QUÉ ENTREGAR:
Traduce al inglés esta oración del fragmento sobre la película Inocencia: «Esta escena, una de las licencias que se toman los realizadores del filme, no tiene ningún sentido ni es coherente con los hechos históricos».

FRAGMENTO SELECCIONADO:
▽

Después de celebrado el segundo Consejo de Guerra, los ocho estudiantes de Medicina condenados a muerte fueron llevados a la Capilla de la cárcel, para que se confesaran y escribieran cartas de despedida a sus familiares, amigos y novias. En la película Inocencia, de Alejandro Gil, el capitán Ramón López de Ayala (interpretado por Jorge Luis López), jefe del pelotón de fusilamiento, les ofrece salvar sus vidas si juran lealtad a España. “Deberían aprovechar esos papeles que están en esa mesa para pedir perdón, confesarse incondicionales a España y a su Rey. Es su última oportunidad de salvar sus vidas dignamente. Muestren lealtad a la Corona y serán perdonados. España es benevolente con quienes la obedecen. Es su última posibilidad de ver salir el sol nuevamente”.
Esta escena, una de las licencias que se toman los realizadores del filme, no tiene ningún sentido ni es coherente con los hechos históricos. ¿Quién o quiénes hubieran hecho tal ofrecimiento?, ¿los miembros del segundo Consejo de Guerra, que había sido convocado con el propósito exclusivo de enviarlos al paredón, desconociendo lo dictado en el primer Consejo? ¿Qué sentido, entonces, había tenido nombrar un segundo Consejo de Guerra?, ¿volver a lo acordado en el primero? ¿Y la macabra rifa para llegar a ocho, por qué se hizo? En caso de que hubiese ocurrido este ofrecimiento, ¿cómo iban a proceder?, ¿los condenaban a prisión?, ¿los dejaban en libertad? Si los dejaban en libertad, ¿cómo pensaban sacarlos de la cárcel, que se encontraba sitiada, y listos los Voluntarios para linchar al primer estudiante que saliera?

△

MATERIAL PROPORCIONADO:
▽

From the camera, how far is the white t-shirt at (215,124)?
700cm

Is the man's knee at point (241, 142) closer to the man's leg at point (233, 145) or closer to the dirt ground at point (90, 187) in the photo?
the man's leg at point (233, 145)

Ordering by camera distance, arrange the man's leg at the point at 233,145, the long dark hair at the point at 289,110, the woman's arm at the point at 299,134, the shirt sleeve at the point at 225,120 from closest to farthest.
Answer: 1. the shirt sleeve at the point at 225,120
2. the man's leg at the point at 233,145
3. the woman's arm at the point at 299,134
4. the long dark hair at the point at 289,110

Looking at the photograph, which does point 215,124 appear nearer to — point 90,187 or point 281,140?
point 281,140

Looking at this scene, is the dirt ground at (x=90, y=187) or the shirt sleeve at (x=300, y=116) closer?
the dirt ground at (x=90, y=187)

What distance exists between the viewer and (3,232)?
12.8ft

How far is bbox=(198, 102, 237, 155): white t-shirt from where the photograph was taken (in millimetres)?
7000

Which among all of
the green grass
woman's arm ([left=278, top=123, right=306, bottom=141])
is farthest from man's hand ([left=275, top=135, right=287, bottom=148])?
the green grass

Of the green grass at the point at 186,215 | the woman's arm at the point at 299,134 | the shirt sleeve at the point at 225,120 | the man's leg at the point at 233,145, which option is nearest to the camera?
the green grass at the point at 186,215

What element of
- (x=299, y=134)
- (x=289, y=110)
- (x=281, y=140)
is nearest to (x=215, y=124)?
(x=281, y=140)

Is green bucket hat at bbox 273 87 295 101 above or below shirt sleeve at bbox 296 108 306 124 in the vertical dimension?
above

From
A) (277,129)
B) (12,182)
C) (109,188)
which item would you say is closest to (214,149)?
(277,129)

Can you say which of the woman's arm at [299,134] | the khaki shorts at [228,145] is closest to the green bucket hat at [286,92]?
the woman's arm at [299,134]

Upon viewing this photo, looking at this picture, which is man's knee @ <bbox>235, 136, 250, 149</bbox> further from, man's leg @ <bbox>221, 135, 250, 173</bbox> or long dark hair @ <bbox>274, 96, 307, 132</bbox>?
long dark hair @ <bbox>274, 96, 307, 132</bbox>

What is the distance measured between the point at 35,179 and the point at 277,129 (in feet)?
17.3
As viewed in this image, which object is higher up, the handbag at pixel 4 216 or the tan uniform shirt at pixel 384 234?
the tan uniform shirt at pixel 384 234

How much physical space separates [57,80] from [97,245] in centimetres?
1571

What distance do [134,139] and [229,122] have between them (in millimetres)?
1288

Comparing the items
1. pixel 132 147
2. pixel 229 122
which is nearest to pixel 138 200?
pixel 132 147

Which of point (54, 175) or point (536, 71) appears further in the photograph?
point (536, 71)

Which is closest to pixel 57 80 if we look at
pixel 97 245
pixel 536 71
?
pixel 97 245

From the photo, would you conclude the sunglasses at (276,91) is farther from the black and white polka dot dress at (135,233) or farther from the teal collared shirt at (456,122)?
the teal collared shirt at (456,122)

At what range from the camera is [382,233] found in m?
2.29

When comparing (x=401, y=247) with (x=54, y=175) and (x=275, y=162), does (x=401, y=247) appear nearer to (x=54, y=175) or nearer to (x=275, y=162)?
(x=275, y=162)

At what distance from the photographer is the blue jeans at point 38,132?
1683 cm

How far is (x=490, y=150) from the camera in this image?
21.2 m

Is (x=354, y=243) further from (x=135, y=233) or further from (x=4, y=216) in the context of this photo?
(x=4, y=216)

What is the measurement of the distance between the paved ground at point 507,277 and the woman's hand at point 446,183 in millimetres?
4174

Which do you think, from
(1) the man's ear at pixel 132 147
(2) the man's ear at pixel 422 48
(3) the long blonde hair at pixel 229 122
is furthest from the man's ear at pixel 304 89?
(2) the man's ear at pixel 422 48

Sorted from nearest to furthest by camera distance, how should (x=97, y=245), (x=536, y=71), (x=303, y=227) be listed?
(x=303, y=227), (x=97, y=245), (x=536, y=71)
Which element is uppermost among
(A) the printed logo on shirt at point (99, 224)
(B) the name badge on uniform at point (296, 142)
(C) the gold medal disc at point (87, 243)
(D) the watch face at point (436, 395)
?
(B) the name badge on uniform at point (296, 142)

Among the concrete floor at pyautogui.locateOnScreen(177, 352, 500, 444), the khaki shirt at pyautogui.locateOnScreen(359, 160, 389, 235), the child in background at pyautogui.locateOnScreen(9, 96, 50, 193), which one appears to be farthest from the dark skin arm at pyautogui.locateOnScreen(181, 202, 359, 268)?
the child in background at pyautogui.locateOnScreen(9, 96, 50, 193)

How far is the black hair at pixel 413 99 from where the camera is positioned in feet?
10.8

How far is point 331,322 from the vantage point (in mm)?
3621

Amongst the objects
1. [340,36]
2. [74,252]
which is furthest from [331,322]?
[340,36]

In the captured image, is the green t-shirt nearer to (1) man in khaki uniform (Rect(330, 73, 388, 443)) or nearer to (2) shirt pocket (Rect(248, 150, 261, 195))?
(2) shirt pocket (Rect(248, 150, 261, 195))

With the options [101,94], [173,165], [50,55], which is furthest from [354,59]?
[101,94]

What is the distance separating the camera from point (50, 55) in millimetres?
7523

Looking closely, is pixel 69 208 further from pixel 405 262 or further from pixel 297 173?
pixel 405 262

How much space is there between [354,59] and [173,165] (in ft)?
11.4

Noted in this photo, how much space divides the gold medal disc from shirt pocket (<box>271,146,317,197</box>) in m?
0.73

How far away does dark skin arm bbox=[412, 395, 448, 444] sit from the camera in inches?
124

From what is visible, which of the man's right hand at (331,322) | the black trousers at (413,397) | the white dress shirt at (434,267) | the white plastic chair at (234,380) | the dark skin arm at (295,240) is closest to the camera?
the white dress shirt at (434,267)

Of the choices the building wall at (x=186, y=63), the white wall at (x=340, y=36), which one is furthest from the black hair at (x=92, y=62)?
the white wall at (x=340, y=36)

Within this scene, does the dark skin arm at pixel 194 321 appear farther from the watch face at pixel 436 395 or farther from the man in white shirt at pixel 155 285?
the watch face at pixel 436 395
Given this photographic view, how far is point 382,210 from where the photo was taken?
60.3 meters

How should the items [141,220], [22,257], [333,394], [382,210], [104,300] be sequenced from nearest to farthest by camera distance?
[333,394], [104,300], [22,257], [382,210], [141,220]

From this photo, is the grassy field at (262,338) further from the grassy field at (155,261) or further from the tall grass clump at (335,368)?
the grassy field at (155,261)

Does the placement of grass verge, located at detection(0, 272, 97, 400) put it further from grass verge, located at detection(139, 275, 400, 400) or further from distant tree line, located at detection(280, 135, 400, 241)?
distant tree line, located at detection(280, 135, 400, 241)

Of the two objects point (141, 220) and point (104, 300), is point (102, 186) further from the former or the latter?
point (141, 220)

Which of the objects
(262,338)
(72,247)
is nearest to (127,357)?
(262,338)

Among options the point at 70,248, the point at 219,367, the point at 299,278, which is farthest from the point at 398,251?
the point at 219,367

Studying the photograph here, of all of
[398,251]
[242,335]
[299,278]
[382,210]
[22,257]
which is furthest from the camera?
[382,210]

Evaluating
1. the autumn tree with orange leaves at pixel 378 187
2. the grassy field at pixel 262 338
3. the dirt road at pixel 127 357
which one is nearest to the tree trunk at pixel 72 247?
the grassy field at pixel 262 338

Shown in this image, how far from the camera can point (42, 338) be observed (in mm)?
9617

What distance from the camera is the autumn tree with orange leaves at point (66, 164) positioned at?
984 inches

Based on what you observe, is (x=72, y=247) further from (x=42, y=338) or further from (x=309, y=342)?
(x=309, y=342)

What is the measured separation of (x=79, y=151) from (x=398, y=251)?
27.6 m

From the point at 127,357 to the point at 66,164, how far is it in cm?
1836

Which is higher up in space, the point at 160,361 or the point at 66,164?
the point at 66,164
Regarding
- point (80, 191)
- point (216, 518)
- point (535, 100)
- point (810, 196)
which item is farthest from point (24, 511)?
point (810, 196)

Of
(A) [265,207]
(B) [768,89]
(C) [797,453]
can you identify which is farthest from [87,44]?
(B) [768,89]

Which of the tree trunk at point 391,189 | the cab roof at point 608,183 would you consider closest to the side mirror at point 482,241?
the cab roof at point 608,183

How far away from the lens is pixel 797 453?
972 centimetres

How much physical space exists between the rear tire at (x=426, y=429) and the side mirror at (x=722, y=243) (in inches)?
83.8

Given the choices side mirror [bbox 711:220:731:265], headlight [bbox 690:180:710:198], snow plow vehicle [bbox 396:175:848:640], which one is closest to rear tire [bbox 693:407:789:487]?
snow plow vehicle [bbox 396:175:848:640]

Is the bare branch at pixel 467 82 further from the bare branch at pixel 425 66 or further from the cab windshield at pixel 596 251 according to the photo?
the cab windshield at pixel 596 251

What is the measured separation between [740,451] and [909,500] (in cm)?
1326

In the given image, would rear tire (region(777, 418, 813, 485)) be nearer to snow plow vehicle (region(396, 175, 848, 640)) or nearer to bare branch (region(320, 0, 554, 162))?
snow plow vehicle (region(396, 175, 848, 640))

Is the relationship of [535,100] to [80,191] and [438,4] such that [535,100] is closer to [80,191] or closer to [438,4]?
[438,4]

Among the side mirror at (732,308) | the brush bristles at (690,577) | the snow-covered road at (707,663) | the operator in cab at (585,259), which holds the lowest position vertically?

△

PROBLEMA RESUELTO:
This scene, one of the liberties the filmmakers take, makes no sense and is not consistent with the historical facts.